▸ **SELECTED TEXT**:
## BEGIN

Currency Matters 2014 – Assessing the Impact of Currency Movements on Luxury Residential Markets Around the World

The magic number? 

  • We examine whether a change in the pound/euro exchange rate appears to influence the number of properties in the Eurozone being viewed by UK based buyers – and see two key trends. 

London v New York post 2009 

  • While currency matters to purchasers, it remains only one of many considerations, with investors weighing purchase costs, affordability and market transparency. 
  • One of the most notable occasions when these factors aligned was in 2009 in London. Prime prices dipped by 24% in the year to March 2009 but a period of strong growth then ensued (prime prices jumped 20.7% in the year to April 2010). Buyers, both domestic and foreign, saw London’s luxury bricks and mortar as a safe haven investment. 
  • In 2009 the pound had weakened significantly against key Asian currencies. This shift proved influential in attracting Asian interest in the UK capital. 
  • At the same time the US dollar remained relatively stable against the euro and key Asian currencies. While New York saw a flow of overseas investment into its residential market, the resilience of the dollar dampened what could potentially have been a bigger influx of foreign buyers of international investors. 

Kate Everett-Allen, Partner, International Residential Research at Knight Frank, said: 

“While New York has seen considerable ‘safe haven’ investments flows in recent years, the resilience of the dollar dampened what could have been a much bigger influx of foreign buyers.”

Global Currency Monitor - Knight Frank has created the Global Currency Monitor which calculates real investment returns for international investors by combining changes in prime prices with currency movements. 

Buying in: Prime London - Time period: Last year

  • Due to the strengthening pound over the last 12 months – there are few non-sterling buyers for whom prices in central London have appreciated at a slower rate than for local buyers.
  • Only buyers from Iceland have an advantage compared to British buyers, with prices rising by only 6.6% over the 12 month period. 
  • The currency advantage for Asian buyers looking to purchase in prime central London now has diminished compared to 2009 when the weakness of the pound gave them a significant advantage.
  • The good news for those Indonesian, Australian and Chinese buyers who bought in prime London a year ago is that their asset has appreciated rapidly, by 37.8%, 32.5% and 18% respectively. 
  • But for that same cohort of buyers looking to buy in 2014 the strengthening pound has made a London investment comparatively more expensive.

Buying in: Prime Hong Kong - Time period: Last 5 years

  • Prime prices in Hong Kong rose by 67.9% in the five years to March 2014 but buyers from New Zealand and Australia would only pay 10.2% and 25.6% more than in 2009 respectively due to the strength of their currencies.

## END

▸ **CHALLENGE**:
For each statement, say whether it agrees with the currency report. Answer yes or no, and quote the exact words of the report that decide it.
1. Prime prices in London rose by 20.7% in the year to April 2010.
2. In 2009 the US dollar weakened significantly against key Asian currencies.
3. Compared with 2009, buyers from Australia would pay 25.6% more for prime property in Hong Kong.
The records that come next are separate material with no connection to the currency report.

▸ **SUPPLIED RECORDS**:
## BEGIN

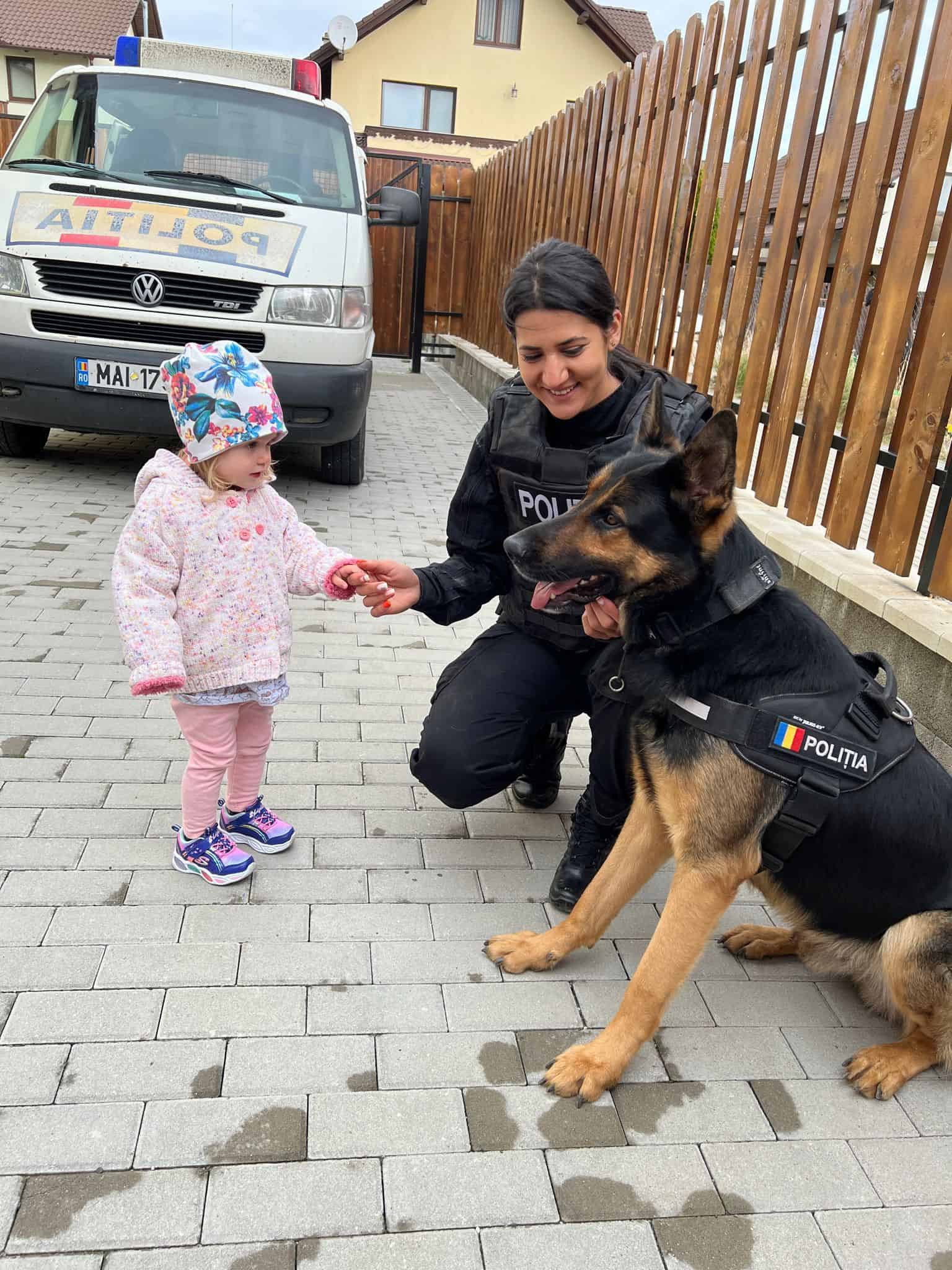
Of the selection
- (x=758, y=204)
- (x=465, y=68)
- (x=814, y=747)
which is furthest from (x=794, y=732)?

## END
## BEGIN

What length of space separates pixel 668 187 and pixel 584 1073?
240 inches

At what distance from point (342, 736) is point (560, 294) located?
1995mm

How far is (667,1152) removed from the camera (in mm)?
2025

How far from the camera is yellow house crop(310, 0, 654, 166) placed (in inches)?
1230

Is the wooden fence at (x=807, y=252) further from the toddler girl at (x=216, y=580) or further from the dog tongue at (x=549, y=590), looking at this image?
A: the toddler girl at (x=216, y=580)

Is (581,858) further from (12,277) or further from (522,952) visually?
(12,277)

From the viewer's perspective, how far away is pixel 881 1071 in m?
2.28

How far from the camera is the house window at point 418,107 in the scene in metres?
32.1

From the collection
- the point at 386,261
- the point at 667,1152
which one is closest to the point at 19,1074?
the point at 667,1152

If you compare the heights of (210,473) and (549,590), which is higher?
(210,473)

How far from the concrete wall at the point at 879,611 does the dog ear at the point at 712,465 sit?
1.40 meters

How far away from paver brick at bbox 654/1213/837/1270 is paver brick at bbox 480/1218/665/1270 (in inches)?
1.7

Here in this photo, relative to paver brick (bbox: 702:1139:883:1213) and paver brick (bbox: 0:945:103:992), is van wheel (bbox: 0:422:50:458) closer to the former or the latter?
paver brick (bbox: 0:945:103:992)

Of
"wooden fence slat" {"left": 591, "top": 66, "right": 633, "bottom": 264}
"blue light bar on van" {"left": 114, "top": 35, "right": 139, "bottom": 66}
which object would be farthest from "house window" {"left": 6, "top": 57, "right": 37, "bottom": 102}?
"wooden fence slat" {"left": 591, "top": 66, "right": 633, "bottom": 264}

## END

▸ **SOLUTION**:
1. Yes: "prime prices jumped 20.7% in the year to April 2010"
2. No: "the US dollar remained relatively stable against the euro and key Asian currencies"
3. Yes: "buyers from New Zealand and Australia would only pay 10.2% and 25.6% more than in 2009 respectively"